Erstaunlich ist das deshalb, weil es normalerweise immer umgekehrt funktioniert. Deutsche erfinden, entschlüsseln oder erforschen und andere – gerne US-amerikanische Firmen – führen das Wissen zur Marktreife und damit in die Regale des Handels.
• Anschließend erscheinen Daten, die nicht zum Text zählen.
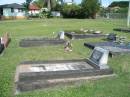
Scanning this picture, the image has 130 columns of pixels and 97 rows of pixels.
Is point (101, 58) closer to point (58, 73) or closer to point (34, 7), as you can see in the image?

Stärkere Einbindung der Bundeswehr

Wahrscheinlich bleibt es aber bei diesem One-Night-Stand: Denn beim Thema Marktbedingungen und Forschungsumfeld findet man Deutschland nur noch auf den mittleren Rängen. Die Politik hat die Defizite erkannt und verspricht schnelle Abhilfe. Starke Innovationsnetzwerke aus Universitäten und anderen Forschungseinrichtungen sowie Akteuren aus der Wirtschaft sollten gezielt gefördert werden, um neue Erkenntnisse möglichst rasch zur Marktreife zu bringen. Auch eine stärkere Einbindung der Bundeswehr wird in diesem Zusammenhang diskutiert. Länder wie Israel oder die USA zeigen, wie groß der Nutzen militärischer Forschung für den zivilen Sektor sein kann – Stichworte Autonomes Fahren, KI, Robotik.

Mit Blick auf die Ausgaben für Schulen und Universitäten spielt Deutschland durchaus in der ersten Liga. Aber wie bei der Forschung ist Geld nicht alles. Auch hier kommt es auf die richtige Verwendung an. Jetzt.